## BEGIN Supplied records
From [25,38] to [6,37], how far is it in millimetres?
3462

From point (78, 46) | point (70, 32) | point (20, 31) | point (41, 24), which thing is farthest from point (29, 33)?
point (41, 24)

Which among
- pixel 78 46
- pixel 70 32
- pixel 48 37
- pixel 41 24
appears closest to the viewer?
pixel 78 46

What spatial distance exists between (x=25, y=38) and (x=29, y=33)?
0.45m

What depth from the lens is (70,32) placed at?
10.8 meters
## END Supplied records
Quote all of the data above verbatim, without altering any wording, number, or punctuation.

From [25,38] to [6,37], how far is it in millimetres?
3462

From point (78, 46) | point (70, 32) | point (20, 31) | point (41, 24), which thing is farthest from point (29, 33)?
point (41, 24)

Which among
- pixel 78 46
- pixel 70 32
- pixel 48 37
- pixel 41 24
appears closest to the viewer?
pixel 78 46

What spatial distance exists between (x=25, y=38) and (x=29, y=33)?
0.45m

What depth from the lens is (70,32) placed at?
10.8 meters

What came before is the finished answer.